Маму я обожала, но к умилению примешивалось горячее желание покинуть ее, никогда не видеться с ней больше, пожертвовать ею во имя Господа. Что же касается остальных, то я их попросту не замечала. Я была безмерно серьезной и немного колючей.
Незадолго до этого в монастыре состоялась церемония пострижения в монахини, мысль об этом не давала мне покоя.
Крещение открывало мне путь к заветной мечте. Я уже видела себя послушницей, которую постригли в монахини. Видела себя на полу, под тяжелым черным покровом с белым крестом, с четырьмя горящими факелами по углам. Мне хотелось умереть под этим покровом. Как? Понятия не имею. Убивать себя я не собиралась, я знала, что это грех. Но умереть мне хотелось именно так. В своих мечтах я видела смятение сестер, слышала крики воспитанниц и была счастлива всеобщим волнением, причиной которого была сама.
После церемонии крещения мама попросила разрешения увезти меня. На бульваре Королевы в Версале она сняла маленький домик с садом, чтобы я могла проводить там свободные дни. Ради этого торжества она все велела украсить цветами, желая отпраздновать крещение трех своих дочерей. Но ей осторожно дали понять, что через неделю предстояло первое причастие и что я должна побыть одна.
Мама плакала. И я до сих пор с печалью вспоминаю, что меня это ничуть не трогало, напротив.

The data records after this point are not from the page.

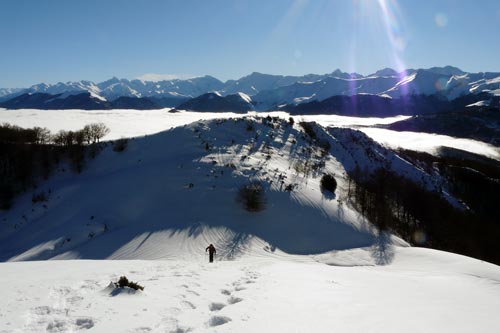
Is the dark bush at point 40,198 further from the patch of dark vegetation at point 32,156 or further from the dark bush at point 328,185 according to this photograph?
the dark bush at point 328,185

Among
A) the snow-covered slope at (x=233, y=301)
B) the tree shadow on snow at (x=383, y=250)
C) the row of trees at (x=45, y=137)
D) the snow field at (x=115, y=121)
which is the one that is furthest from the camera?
the snow field at (x=115, y=121)

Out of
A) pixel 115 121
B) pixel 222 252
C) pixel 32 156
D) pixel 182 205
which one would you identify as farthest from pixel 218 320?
pixel 115 121

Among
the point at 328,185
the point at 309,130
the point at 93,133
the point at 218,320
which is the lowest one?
the point at 218,320

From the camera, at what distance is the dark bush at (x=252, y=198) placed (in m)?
21.9

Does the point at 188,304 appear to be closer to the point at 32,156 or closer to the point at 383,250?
the point at 383,250

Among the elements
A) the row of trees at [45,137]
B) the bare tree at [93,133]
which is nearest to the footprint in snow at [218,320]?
the row of trees at [45,137]

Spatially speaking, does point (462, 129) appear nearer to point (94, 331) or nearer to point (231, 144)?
point (231, 144)

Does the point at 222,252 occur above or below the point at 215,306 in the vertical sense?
below

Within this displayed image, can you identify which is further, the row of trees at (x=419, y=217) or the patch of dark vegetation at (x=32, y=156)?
the patch of dark vegetation at (x=32, y=156)

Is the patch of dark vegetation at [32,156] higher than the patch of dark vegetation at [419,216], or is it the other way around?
the patch of dark vegetation at [32,156]

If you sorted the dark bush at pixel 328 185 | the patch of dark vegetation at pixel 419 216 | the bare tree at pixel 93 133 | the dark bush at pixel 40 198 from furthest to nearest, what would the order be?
the bare tree at pixel 93 133 → the dark bush at pixel 328 185 → the patch of dark vegetation at pixel 419 216 → the dark bush at pixel 40 198

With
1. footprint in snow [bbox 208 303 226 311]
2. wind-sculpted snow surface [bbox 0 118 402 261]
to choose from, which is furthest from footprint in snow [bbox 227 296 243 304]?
wind-sculpted snow surface [bbox 0 118 402 261]

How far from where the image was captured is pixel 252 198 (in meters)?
21.9

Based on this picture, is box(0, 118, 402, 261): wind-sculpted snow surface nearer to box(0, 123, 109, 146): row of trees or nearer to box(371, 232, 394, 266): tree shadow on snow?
box(371, 232, 394, 266): tree shadow on snow
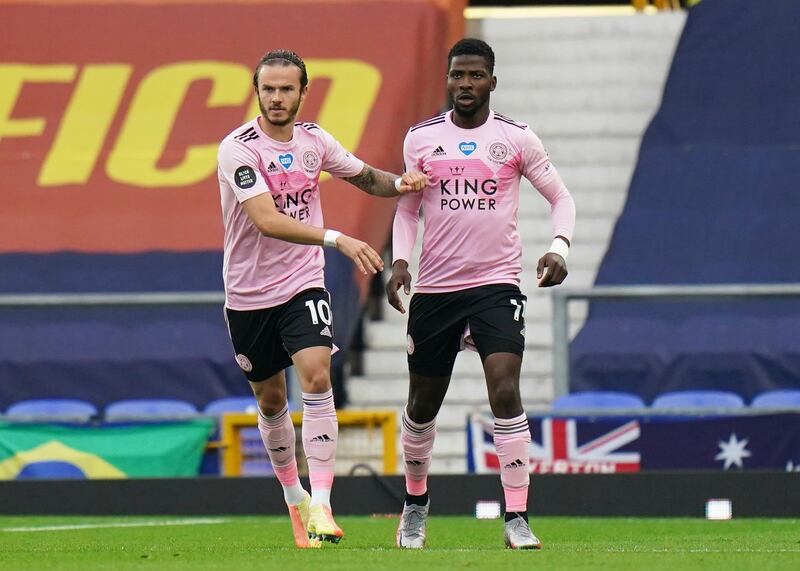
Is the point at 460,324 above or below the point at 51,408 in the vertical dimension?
above

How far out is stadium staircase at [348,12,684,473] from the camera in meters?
15.1

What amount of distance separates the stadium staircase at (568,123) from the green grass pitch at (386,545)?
4.17 metres

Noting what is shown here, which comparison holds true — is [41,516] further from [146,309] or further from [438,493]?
[438,493]

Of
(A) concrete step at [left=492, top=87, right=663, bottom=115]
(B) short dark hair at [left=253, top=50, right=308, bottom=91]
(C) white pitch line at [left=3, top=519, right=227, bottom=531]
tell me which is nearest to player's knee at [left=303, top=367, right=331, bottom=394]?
(B) short dark hair at [left=253, top=50, right=308, bottom=91]

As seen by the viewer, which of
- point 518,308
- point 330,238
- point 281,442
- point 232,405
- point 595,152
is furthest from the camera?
point 595,152

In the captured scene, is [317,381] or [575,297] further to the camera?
[575,297]

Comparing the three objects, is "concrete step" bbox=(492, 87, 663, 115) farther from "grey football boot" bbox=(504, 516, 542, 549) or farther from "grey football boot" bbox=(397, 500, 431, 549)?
"grey football boot" bbox=(504, 516, 542, 549)

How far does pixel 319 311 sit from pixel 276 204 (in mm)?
472

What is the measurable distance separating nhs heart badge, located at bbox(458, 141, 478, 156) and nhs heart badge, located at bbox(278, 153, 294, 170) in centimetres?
69

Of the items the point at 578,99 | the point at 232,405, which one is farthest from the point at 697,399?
the point at 578,99

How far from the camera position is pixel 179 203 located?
15.9 metres

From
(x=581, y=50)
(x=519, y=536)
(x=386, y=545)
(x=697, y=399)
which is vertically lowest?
(x=697, y=399)

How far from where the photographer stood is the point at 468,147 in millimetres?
7465

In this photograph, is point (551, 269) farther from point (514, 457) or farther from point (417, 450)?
point (417, 450)
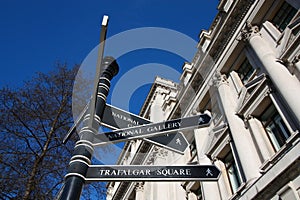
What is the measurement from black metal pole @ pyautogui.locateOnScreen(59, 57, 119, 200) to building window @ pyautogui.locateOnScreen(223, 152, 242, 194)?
27.3ft

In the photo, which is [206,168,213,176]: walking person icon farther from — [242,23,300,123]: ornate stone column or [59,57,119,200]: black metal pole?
[242,23,300,123]: ornate stone column

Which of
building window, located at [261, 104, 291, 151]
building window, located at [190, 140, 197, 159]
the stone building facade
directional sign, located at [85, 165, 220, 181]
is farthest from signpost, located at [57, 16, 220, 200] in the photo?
building window, located at [190, 140, 197, 159]

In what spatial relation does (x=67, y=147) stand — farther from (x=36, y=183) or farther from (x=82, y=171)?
(x=82, y=171)

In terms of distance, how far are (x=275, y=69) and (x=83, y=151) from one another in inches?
333

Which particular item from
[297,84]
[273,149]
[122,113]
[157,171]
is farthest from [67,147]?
[297,84]

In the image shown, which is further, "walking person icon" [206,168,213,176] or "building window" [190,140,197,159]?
"building window" [190,140,197,159]

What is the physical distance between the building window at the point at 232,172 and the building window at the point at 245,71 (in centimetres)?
381

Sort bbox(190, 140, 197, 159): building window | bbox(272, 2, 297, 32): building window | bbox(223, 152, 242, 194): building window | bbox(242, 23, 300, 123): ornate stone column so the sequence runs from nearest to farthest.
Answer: bbox(242, 23, 300, 123): ornate stone column
bbox(223, 152, 242, 194): building window
bbox(272, 2, 297, 32): building window
bbox(190, 140, 197, 159): building window

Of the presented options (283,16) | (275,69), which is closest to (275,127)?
(275,69)

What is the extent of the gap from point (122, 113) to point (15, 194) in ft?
16.1

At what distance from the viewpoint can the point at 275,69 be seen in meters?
9.21

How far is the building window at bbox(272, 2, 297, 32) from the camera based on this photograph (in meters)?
10.5

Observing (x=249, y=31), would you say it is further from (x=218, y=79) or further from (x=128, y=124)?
(x=128, y=124)

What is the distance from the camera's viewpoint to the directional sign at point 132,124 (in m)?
3.71
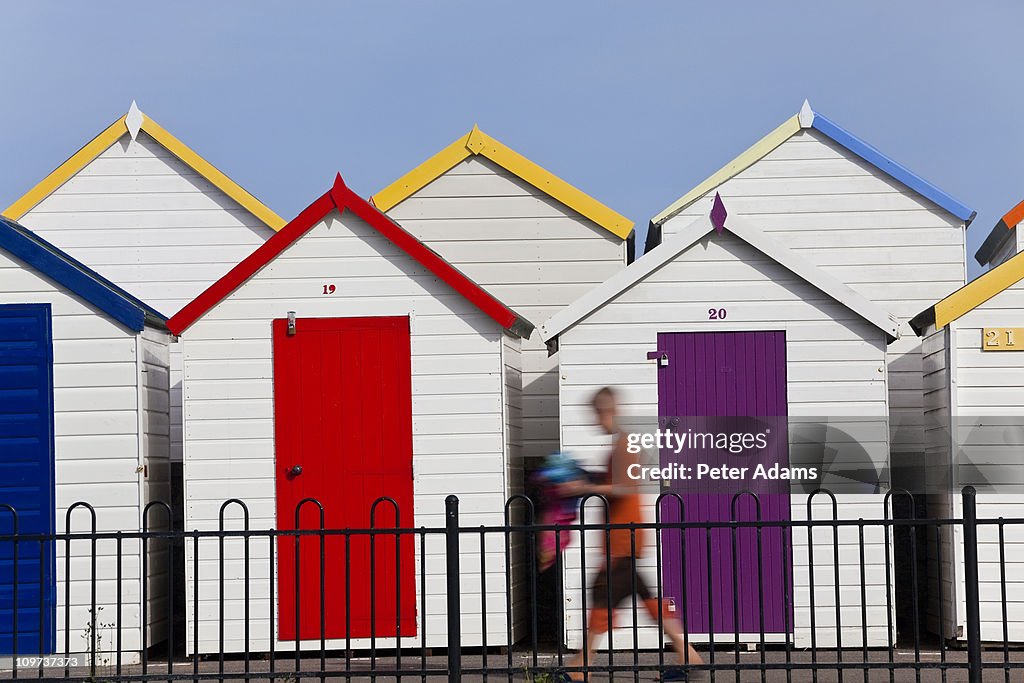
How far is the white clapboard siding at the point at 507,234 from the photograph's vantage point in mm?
15016

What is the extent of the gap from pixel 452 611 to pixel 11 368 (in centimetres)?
475

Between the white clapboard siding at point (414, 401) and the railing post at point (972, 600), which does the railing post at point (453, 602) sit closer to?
the white clapboard siding at point (414, 401)

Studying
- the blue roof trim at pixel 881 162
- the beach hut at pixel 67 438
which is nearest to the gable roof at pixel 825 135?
the blue roof trim at pixel 881 162

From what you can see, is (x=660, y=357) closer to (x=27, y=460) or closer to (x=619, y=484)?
(x=619, y=484)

Когда все уехали, я поднялась в маленькую келью, где уже провела неделю и где мне предстояло жить еще неделю, упала на колени и в исступленном экстазе решила принести в дар Господу Богу мамино горе: «Ты видел, Господи! Мама плакала, а мне — хоть бы что!» Бедняжка, безумно преувеличивая все, я полагала, что от меня требуют отречения от нежности, преданности и сострадания.
На другой день мать святая Софья ласково пожурила меня за то, что я неправильно понимаю свой религиозный долг, и сказала, что сразу после первого причастия она отпустит меня на две недели, чтобы утешить опечаленную маму.
Мое первое причастие проходило все в той же торжественной обстановке, воспитанницы были в белом, со свечами в руках. Я отказывалась принимать пишу в течение всей недели и была бледной, похудела, глаза у меня ввалились и казались огромными, пылая исступленным огнем. Я все доводила до крайности.
Барон Ларрей, приехавший вместе с мамой, чтобы присутствовать на церемонии моего первого причастия, попросил разрешения — и получил его — взять меня на месяц, чтобы я могла прийти в себя. Мы уехали — мама, госпожа Герар, ее маленький сын Эрнест, моя сестра Жанна и я. Мама повезла нас на Пиренеи, в Котре.
Движение, чемоданы, коробки, пакеты, железная дорога, дилижанс, непрерывно меняющиеся пейзажи, шум, суета… все это взяло верх надо мной и моими нервами, победило мой мистицизм.
Я хлопала в ладоши, хохотала, бросалась целовать маму, душила ее в объятиях. Громко распевала гимны. Мне хотелось есть, пить; я ела, пила, жила!